---------- Excerpted passage ----------

In February Stage 17 Racing’s assistant director/ racer Dan Harm. We meet at Stumptown in Seattle’s Capitol Hill. I was a half hour late due to my lack of navigation skills. Dan was nice enough to let it slide and give me a half hour of his time.
I have been follow Dan on twitter for a little over a year and I my initial impression was “this guy is intense”. He is intense, but not in that in your face way, more of a quiet intensity, which in my opinion is more real than the screaming from the mountain tops kind of intensity (think crossfitters). We briefly talked about Stage 17, but I’m saving that for another project.
What follows has been slightly edited for clarity.
RJG: How long have you been racing?
Dan Harm: This will be the start of my eigth season. So seven years going on eight.
RJG: And up until last year you focused primarily on the track?
DH: I started out on the road and then got into track racing in my second or third year and then took a break and returned to the sport I focused on the track and last year I switched full time to the road. Last year I was fully focused on the road and continue to follow that forward.
RJG. That seemed to pay off well.

---------- Dataset section ----------

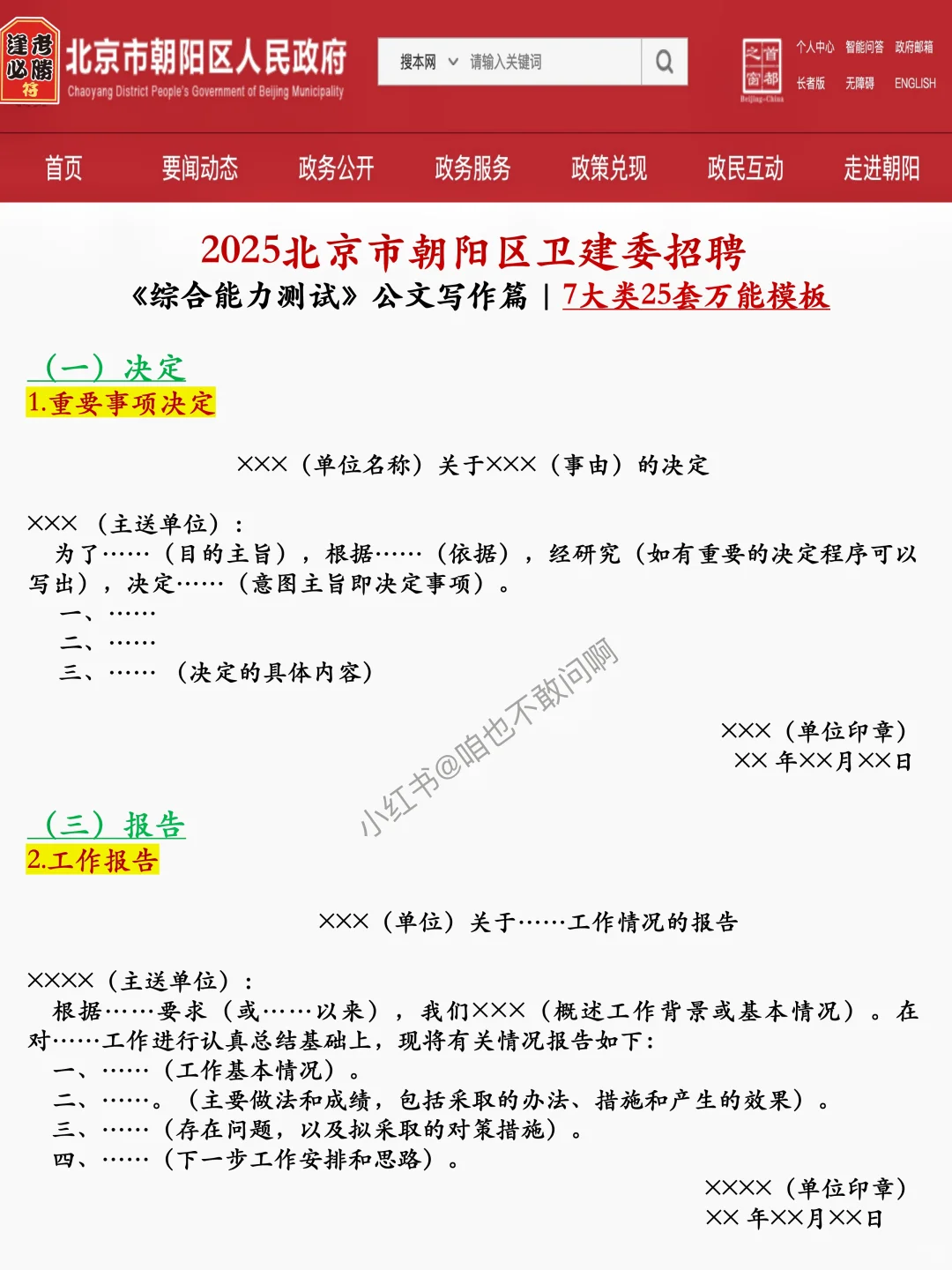 25北京朝阳区卫健委会惩罚每个不看通知的人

----------

• Task prompt:
According to the interview, where did the interviewer and Dan Harm meet? The listing above is separate from the interview.

• Response below:
At Stumptown in Seattle's Capitol Hill.